Peu de professionnels indépendants s’attendent à ce que les plateformes commencent volontairement à offrir des conditions plus équitables et il existe un consensus croissant selon lequel une sorte de réglementation paneuropéenne est nécessaire, en particulier pour les petits territoires qui n’ont pas le poids économique de pays comme la France et l’Allemagne. Lebret a noté que si la nouvelle directive européenne sur les services de médias audiovisuels, mettant à jour la législation du bloc autour des secteurs du cinéma et de la télévision à l'ère numérique, fixe un quota de 30 % de contenu européen pour les streamers opérant sur les territoires de l'UE, elle ne stipule pas que ce quota doit être remplis par des producteurs indépendants.

La France a cependant ouvert la voie dans la mise en œuvre de la directive en stipulant que les streamers opérant sur le territoire doivent investir 20 à 25 % de leur chiffre d'affaires dans du contenu local français, dont 85 % doivent être en langue française. Dans cette tranche de 85 %, 66 % des investissements télévisuels doivent être réalisés auprès de producteurs indépendants qui récupèrent les droits après 36 mois dans le cas d'un accord exclusif, jusqu'à 75 % pour les longs métrages, les droits revenant au producteur après 12 mois.
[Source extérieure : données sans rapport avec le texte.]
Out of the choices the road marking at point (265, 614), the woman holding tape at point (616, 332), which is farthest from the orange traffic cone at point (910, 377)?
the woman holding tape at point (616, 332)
L'EPC estime que cela pourrait servir de modèle pour un cadre réglementaire paneuropéen.

Au-delà de l’Europe, la réponse mondiale au code – qui a été partagée quelque 100 000 fois sur les réseaux sociaux lors de son lancement – ​​a révélé que les producteurs européens ne sont pas seuls face aux défis auxquels ils sont confrontés lorsqu’ils travaillent avec les plateformes mondiales. « Nous avons été contactés par des personnes au Canada, aux États-Unis, à Sundance, au Chili, et pas seulement en Europe », explique Lebret. "Il ne s'agit pas seulement d'un problème pour les producteurs indépendants de l'UE, mais aussi d'un problème industriel à l'échelle mondiale."

Code de bonnes pratiques du Club des Producteurs Européens

  • Rémunération juste et proportionnelle pour couvrir les frais raisonnables du producteur, les frais généraux, une réserve pour imprévus et les revenus supplémentaires liés à la visualisation des résultats.

  • Si une société indépendante crée ou co-développe une propriété intellectuelle, elle devrait être autorisée à en conserver les droits et à développer de futures œuvres dérivées.

  • Une plus grande transparence sur les chiffres d’audience, donnant aux producteurs un meilleur accès aux données sur les performances de leurs productions.

  • Lorsqu’une production bénéficie d’un soutien de l’État et d’incitations fiscales par l’intermédiaire d’un producteur indépendant, cela devrait se traduire par une part de propriété et un contrôle des droits.